2011─2012年夏季,郑州市文物考古研究院与北京大学考古文博学院合作发掘位于嵩山东麓的郑州西南郊老奶奶庙遗址,揭露面积近50平方米,发现石制品数千件,动物骨骼及碎片数以万计,用火遗迹数十处,以及多层叠压、连续分布的古人类居住面。老奶奶庙遗址的新发现,非常清楚地展示了当时人类在中心营地连续居住的活动细节,将近年来在嵩山东南麓新发现的300多处旧石器地点完整地连接起来,不仅系统地再现了郑州地区晚更新世人类的栖居形态,同时也发掘出土一系列与现代人行为密切相关的文化遗存,为探讨我国及东亚地区现代人类出现与发展等史前考古学核心课题提供了非常重要的新证据。

老奶奶庙周围的生活乐园

老奶奶庙旧石器时代遗址位于河南省郑州市西南郊二七区侯寨乡樱桃沟景区内,东南距代家门村约500米,西邻贾鲁河上游九娘庙河,坐落在河旁二级阶地之上。遗址西北角建有一座小庙,当地称老奶奶庙。遗址地处郑州西南部的嵩山余脉向东延伸地带,属低山丘陵区,地势呈东高西低,区内黄土堆积。

遗址东侧的马兰黄土断崖剖面高近20米,马兰黄土之上还叠压着新石器时代至历史时期的文化层。但在发掘区内,由于雨水冲刷与当地村民取土的破坏,大部分马兰黄土以上的堆积已不存在,已接近旧石器文化层。仅局部尚保留有1—3米不等的残余堆积。

老奶奶庙主要文化层的碳14加速器的年代测定结果为距今4万年前后(未校正),结合附近遗址光释光测年数据来看,该遗址碳14测定结果校正后的实际年龄应早于距今4.5万年。老奶奶庙遗址的主要发现是以灰烬堆积为中心的居住遗迹,以及数量众多的石制品与动物化石遗存。
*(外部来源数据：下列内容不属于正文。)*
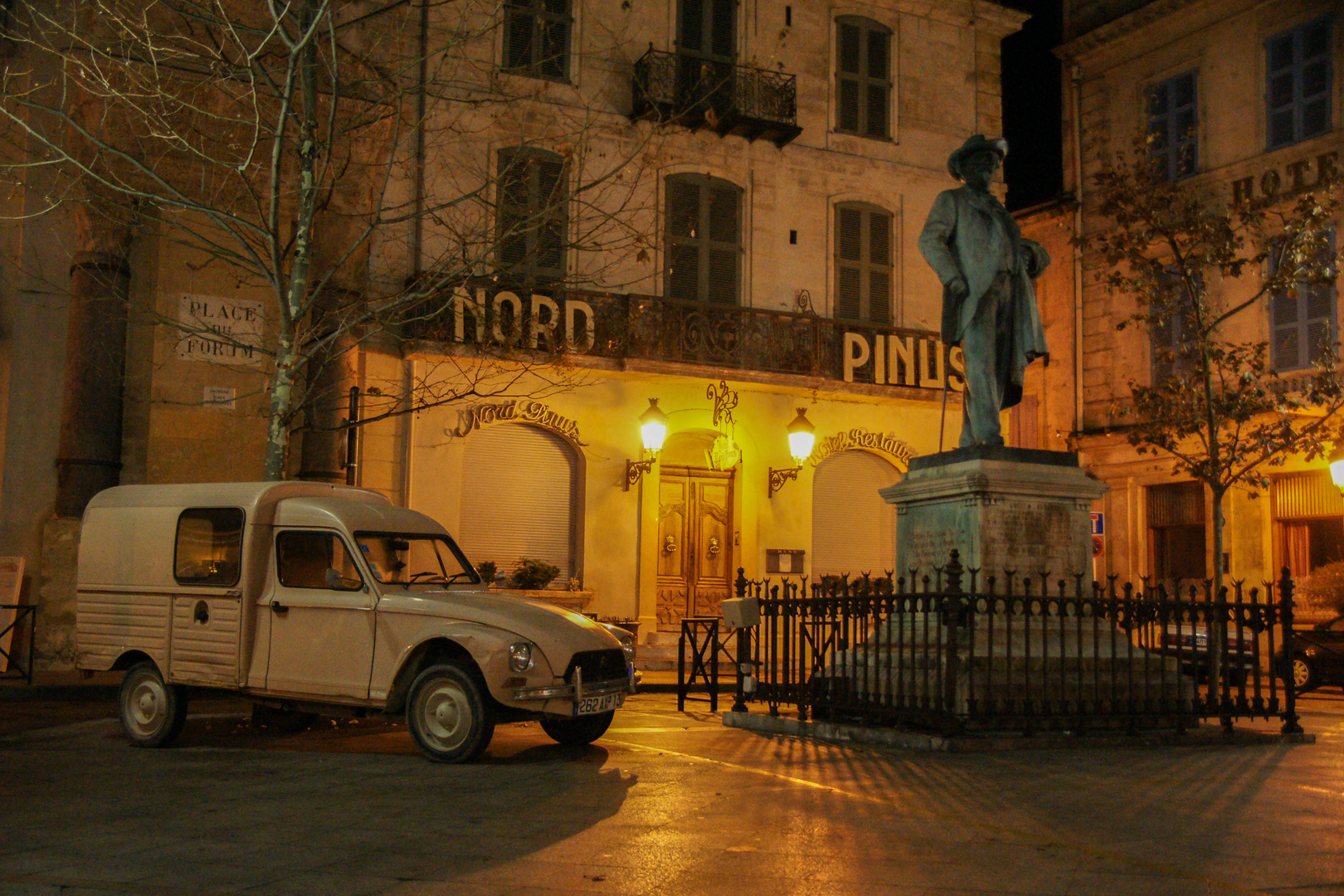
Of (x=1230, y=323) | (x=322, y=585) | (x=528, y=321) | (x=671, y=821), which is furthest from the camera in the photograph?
(x=1230, y=323)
遗址地层堆积与遗物分布特点显示,古人类曾经较长时间重复占用该遗址。遗址所发现的石制品有3000多件,种类包括石核、石片、断块及各类工具等。石制品的原料以灰白色石英砂岩和白色石英为主,亦有少量的石灰岩、火成岩及燧石等原料使用。在石英砂岩制品中,石片与石核的数量较多。石核多为多台面石核,均为简单剥片技术的产品,尚不见预制石核的迹象。石英原料则体积较小,亦采用锤击技术或砸击技术直接剥取石片。经过仔细加工的工具多系石英原料,数量不多,可见到的类型有边刮器、尖状器等,形体多较细小。

出土动物骨骼数以万计,包括数量较多的较完整的下颌骨、肢骨、牙齿等,以及大量骨骼碎片。其中,下颌骨与牙齿等来自食草类动物头骨的骨骼比例要远远高于其他部位。多数动物骨骼的石化程度较深,可鉴定种类主要是马、牛、鹿、羊与猪等。还出土有数量较多的鸵鸟蛋壳碎片。动物骨骼上完全不见食肉类或啮齿类动物啃咬痕迹,显示大量骨骼在遗址上出现完全是人类狩猎与消费猎物活动的结果。引人瞩目的是,较多骨片的大小比较相近,很多骨片长度集中在10厘米上下,刚好方便手握使用。有些残片上有比较清楚的打击修理痕迹,个别还可见到明显的使用磨痕。这些迹象显示,该遗址的居民除了使用石制品以外,还大量使用骨质工具。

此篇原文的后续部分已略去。